» **Task inputs**:
▼▼▼
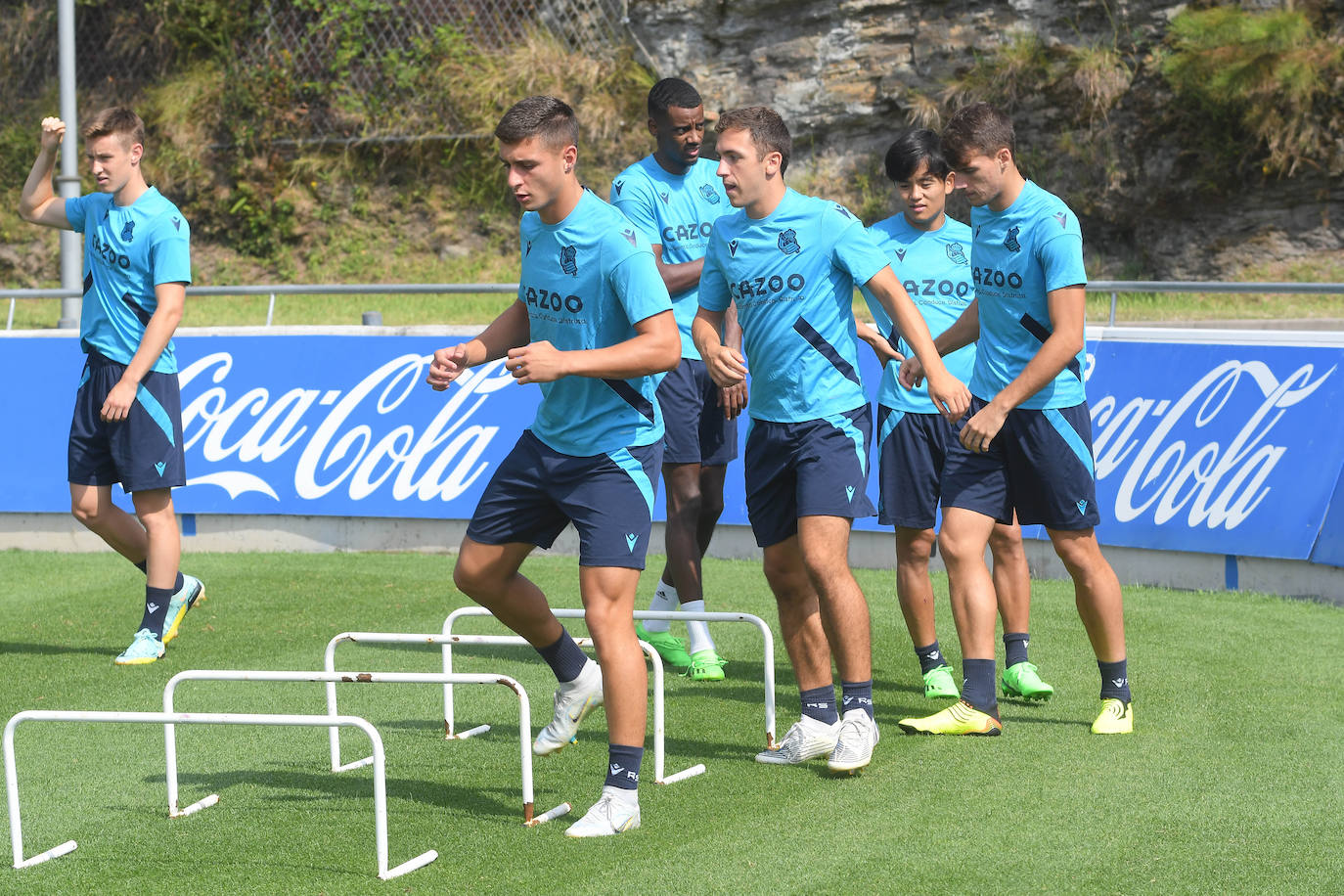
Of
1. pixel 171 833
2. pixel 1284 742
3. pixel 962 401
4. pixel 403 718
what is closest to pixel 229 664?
pixel 403 718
▲▲▲
» **Given request**: Extract every line of text from the material above verbatim, and leave the picture out of your answer.

» **Worked solution**:
Of
1. pixel 171 833
2. pixel 1284 742
3. pixel 962 401
4. pixel 403 718
what is closest to pixel 229 664?
pixel 403 718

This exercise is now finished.